El golpe terrible lo tuve a las 9 de la noche, cuando en una canoíta llegó a Pompeya un indígena de la hacienda Primavera con este lacónico mensaje: “Padre Agustín, mis condolencias. Esta tarde el hermano Mariano naufragó frente a la Isla del Descanso y se ahogó.”

En mi vida he pasado otra noche tan atormentada como aquella. ¡Cuántas mil disparatadas ideas se cruzaron por mi mente! Solo, horriblemente solo, en la negra noche sin poder hacer nada por él...

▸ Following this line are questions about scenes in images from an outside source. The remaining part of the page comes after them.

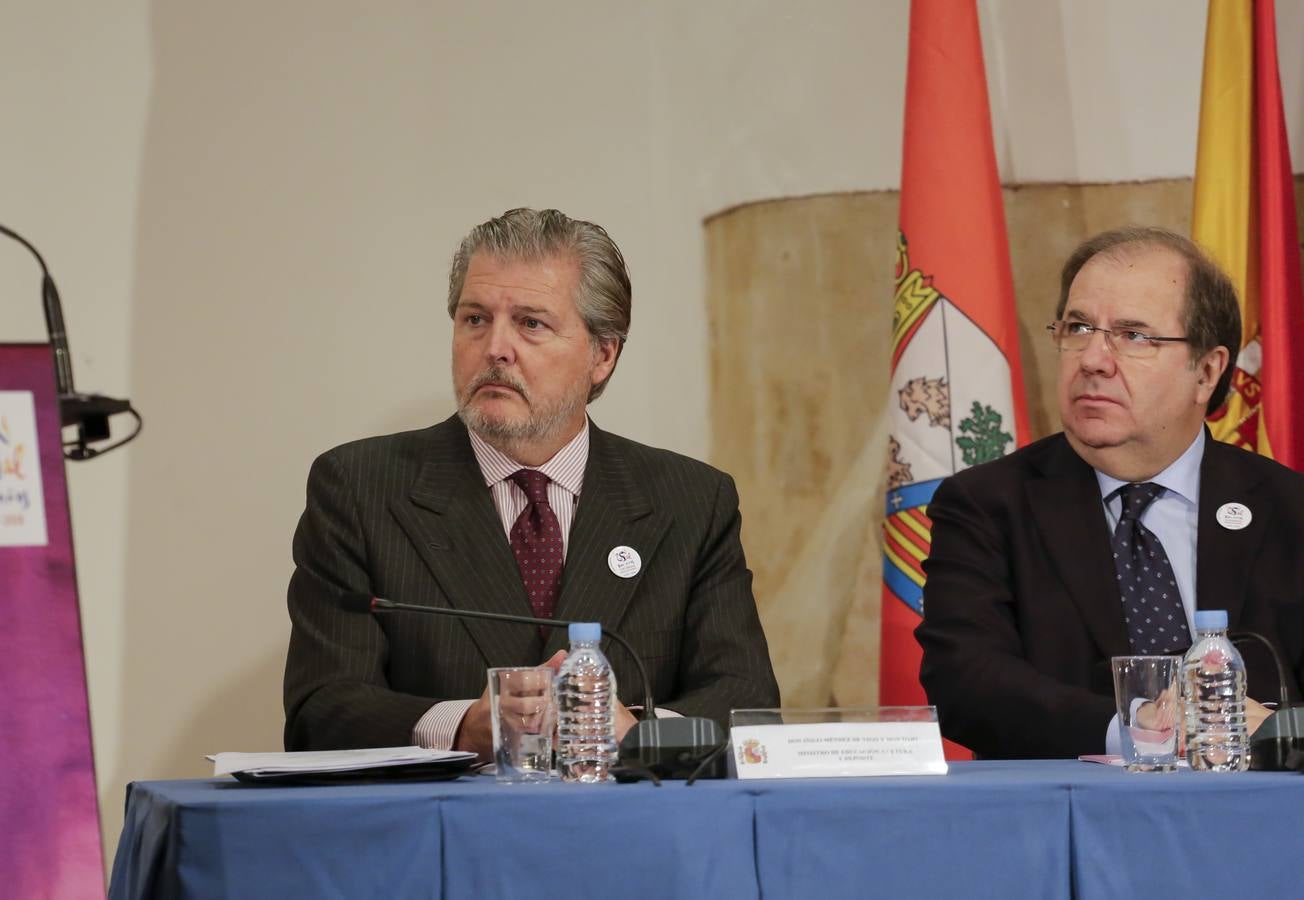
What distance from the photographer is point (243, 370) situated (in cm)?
360

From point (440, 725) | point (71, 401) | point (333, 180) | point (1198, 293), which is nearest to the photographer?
point (71, 401)

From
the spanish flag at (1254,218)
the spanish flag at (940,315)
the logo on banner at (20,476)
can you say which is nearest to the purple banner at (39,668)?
the logo on banner at (20,476)

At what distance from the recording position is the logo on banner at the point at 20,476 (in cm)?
124

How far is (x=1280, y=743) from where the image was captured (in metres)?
1.76

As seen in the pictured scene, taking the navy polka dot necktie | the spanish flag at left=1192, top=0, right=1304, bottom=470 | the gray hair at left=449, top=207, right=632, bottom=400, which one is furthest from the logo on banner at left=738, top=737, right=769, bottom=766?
the spanish flag at left=1192, top=0, right=1304, bottom=470

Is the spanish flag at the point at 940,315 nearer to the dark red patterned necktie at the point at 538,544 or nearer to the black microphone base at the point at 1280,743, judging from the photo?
the dark red patterned necktie at the point at 538,544

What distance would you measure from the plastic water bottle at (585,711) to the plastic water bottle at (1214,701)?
704mm

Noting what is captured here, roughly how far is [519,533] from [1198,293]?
4.16ft

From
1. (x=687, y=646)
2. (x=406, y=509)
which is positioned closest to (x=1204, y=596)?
(x=687, y=646)

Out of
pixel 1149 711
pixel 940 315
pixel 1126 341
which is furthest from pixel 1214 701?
pixel 940 315

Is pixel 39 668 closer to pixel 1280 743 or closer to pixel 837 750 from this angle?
pixel 837 750

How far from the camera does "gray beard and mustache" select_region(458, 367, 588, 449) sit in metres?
2.63

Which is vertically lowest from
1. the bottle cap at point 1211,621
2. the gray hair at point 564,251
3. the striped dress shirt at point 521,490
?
the bottle cap at point 1211,621

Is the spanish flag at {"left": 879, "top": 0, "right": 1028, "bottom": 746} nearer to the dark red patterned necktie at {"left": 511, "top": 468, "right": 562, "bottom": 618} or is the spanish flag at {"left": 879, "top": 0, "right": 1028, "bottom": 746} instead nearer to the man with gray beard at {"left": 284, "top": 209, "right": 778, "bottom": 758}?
the man with gray beard at {"left": 284, "top": 209, "right": 778, "bottom": 758}
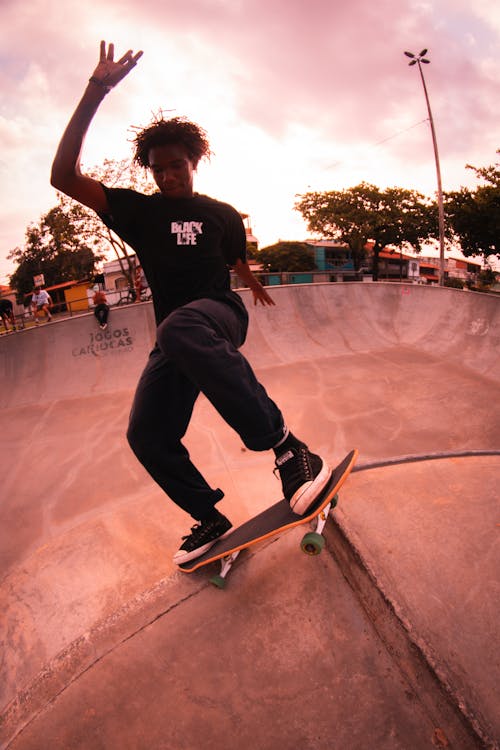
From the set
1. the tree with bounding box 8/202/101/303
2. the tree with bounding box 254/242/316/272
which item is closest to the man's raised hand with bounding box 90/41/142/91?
the tree with bounding box 8/202/101/303

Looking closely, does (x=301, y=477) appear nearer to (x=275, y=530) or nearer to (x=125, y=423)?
(x=275, y=530)

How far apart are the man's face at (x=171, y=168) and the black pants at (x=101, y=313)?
7.61 meters

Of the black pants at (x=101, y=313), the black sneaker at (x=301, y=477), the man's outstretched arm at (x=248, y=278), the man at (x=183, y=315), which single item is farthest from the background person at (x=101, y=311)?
the black sneaker at (x=301, y=477)

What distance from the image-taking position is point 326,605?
153 centimetres

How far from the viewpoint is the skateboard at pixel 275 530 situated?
164 centimetres

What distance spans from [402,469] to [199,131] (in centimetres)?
249

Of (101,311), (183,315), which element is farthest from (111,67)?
(101,311)

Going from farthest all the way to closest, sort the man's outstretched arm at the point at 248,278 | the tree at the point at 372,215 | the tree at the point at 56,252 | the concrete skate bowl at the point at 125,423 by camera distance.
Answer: the tree at the point at 372,215, the tree at the point at 56,252, the man's outstretched arm at the point at 248,278, the concrete skate bowl at the point at 125,423

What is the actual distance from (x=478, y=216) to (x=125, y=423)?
104 feet

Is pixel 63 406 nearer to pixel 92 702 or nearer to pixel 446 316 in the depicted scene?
pixel 92 702

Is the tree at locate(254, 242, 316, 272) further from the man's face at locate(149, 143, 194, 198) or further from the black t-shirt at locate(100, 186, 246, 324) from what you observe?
the black t-shirt at locate(100, 186, 246, 324)

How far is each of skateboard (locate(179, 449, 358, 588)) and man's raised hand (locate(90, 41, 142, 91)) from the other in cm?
217

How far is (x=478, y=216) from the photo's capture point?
26.9m

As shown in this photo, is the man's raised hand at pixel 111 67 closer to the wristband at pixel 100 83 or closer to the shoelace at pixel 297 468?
the wristband at pixel 100 83
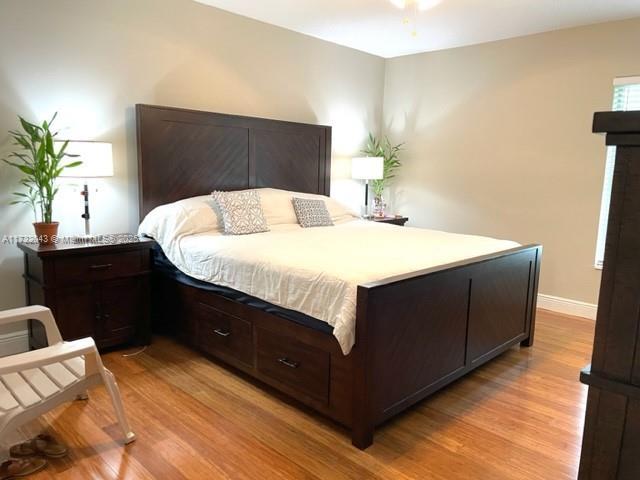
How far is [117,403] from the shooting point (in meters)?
2.08

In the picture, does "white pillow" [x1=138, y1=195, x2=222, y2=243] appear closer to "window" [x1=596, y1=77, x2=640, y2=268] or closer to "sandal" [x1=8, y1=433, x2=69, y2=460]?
"sandal" [x1=8, y1=433, x2=69, y2=460]

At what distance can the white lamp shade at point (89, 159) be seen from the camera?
2.96 meters

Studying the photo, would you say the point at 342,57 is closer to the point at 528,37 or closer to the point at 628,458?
the point at 528,37

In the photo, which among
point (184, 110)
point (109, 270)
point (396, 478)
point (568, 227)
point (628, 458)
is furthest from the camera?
point (568, 227)

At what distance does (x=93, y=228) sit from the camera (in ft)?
11.1

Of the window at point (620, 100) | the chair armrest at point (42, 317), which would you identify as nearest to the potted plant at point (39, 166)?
the chair armrest at point (42, 317)

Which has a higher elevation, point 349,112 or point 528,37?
point 528,37

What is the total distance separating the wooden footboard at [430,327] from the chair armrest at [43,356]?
1160mm

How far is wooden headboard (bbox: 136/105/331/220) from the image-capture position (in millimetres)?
3508

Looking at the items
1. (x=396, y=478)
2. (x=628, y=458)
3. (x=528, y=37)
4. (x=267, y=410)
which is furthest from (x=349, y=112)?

A las 4 de la madrugada celebré por él la primera misa, mandé una comisión a Pañacocha en busca del P. Superior Regular, P. Camilo de Torrano, otra a Limoncocha para que avisaran rápidamente a Quito al P. Procurador de la Misión; y enseguida salí hacia el lugar del desastre que dista de Pompeya unos 22 kilómetros río arriba. Cuando llegué hacia las 8, vi emocionado que todo el río era recorrido por numerosas canoas de indígenas, quienes voluntariamente se prestaban a buscar el cadáver.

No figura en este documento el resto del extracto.